Objective 1:
Which lines of the entries contain the word "shirt"? Copy each of them.

Source excerpt:
To see the data exposed, see the GraphQL schema.

The server lets operators connect to an existing Archive Node Postgres database and provides application monitoring with Jaeger.

Finally, the server provides a set of environment variables to configure runtime options such as database connections, CORS origin, logging behaviour, etc.

Connecting to a Postgres database

The server will use the PG_CONN environment variable to establish a connection to a running Archive Node. Note that PG_CONN is a connection string, so the expected format looks like 'postgres://postgres:password@localhost:5432/archive'

The server additionally supports multi-host connections for high availability if you are running multiple Archive Nodes. For example, numerous connection strings can be passed to PG_CONN as 'postgres://localhost:5432,localhost:5433'. This works the same as the native psql command. Read more at multiple host URIs.

Connections will be attempted in order of the specified hosts/ports. On a successful connection, all retries will be reset. This ensures that hosts can come up and down seamlessly.

Connecting to a Jaeger server for logging

To run an instance of Jaeger locally, see the init_jaeger script. By running the script, a local instance of Jaeger will be instantiated with Docker with default environment variables. If you run it as is, you can access the Jaeger dashboard by visiting http://localhost:16686.

To enable logging to Jaeger, set the following environment variables:

ENABLE_JAEGER="true"
JAEGER_SERVICE_NAME="archive-api"
JAEGER_ENDPOINT='http://localhost:14268/api/traces'

ENABLE_JAEGER: Tells the server to allow Jaeger logging. If Jaeger logging is not enabled, all logs will be printed to stdout.

JAEGER_ENDPOINT: The specified URL for the running Jaeger service.

JAEGER_SERVICE_NAME: Specifies the service name to be used by Jaeger. The service name will be what identifies the service in the Jaeger logs.

Also, note that Jaeger supports distributed logging. This means that if you're running multiple instances of this server, you can specify the same Jaeger endpoint. All your logs will be consolidated in one place for simplified logging across all your server instances.

Environment Variables

This section aims to describe all the environment variables exposed to configure runtime behaviour:

  • PG_CONN: The connection string used to connect to either a single or multiple Archive Nodes.

  • ENABLE_INTROSPECTION: Enable or disable GraphQL introspection. GraphQL introspection is a feature of GraphQL that allows clients to inspect the capabilities of a GraphQL server. It enables clients to discover the types, fields, and other metadata available on the server and query it using this information.

  • ENABLE_GRAPHIQL: GraphiQL is an in-browser tool for working with GraphQL APIs. It provides a user-friendly interface for constructing and executing GraphQL queries, making it easier for developers to test and debug their GraphQL applications. GraphiQL is an excellent tool for development and testing, but it should be considered disabled in a production environment for security-related reasons.

  • ENABLE_LOGGING: Enables logging to either Jaeger or to stdout. If ENABLE_JAEGER is not defined, but ENABLE_LOGGING is, all logs will be directed to stdout. If ENABLE_JAEGER is specified, all logs will be directed to the Jaeger server. Logging is done using OpenTelemetry

  • ENABLE_JAEGER: Enable or disable logging to a Jaeger server. If not enabled, all logging is done through stdout.

Objective 2:
In the server documentation excerpt, where are all logs directed when ENABLE_LOGGING is defined but ENABLE_JAEGER is not?

Provided data:
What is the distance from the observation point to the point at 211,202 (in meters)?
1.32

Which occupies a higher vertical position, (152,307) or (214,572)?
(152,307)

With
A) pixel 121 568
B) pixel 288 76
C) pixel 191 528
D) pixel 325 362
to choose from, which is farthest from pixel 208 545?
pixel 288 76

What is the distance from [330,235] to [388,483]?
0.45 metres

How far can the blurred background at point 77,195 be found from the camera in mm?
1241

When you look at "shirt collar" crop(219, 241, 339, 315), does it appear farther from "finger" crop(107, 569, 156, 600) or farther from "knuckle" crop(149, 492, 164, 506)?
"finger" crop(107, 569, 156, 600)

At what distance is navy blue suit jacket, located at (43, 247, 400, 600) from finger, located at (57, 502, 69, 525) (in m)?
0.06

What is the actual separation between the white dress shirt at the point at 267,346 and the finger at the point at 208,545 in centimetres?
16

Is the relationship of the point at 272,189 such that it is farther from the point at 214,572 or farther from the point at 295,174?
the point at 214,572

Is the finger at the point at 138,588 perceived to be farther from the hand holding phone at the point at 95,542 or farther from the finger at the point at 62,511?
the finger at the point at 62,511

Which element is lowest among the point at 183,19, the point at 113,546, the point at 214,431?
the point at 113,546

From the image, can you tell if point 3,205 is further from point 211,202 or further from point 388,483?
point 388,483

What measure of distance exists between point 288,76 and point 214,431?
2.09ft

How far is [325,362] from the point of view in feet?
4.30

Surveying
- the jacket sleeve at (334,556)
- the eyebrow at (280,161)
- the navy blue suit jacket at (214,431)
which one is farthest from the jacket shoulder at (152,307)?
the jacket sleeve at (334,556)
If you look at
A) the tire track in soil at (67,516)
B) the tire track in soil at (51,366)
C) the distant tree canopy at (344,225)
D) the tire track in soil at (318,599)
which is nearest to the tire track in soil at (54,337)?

Written reply 1:
When you look at "shirt collar" crop(219, 241, 339, 315), does it appear farther from "finger" crop(107, 569, 156, 600) or farther from "knuckle" crop(149, 492, 164, 506)?
What is the actual separation between the white dress shirt at the point at 267,346 and the finger at the point at 208,545 in centimetres?

Written reply 2:
All logs are directed to stdout.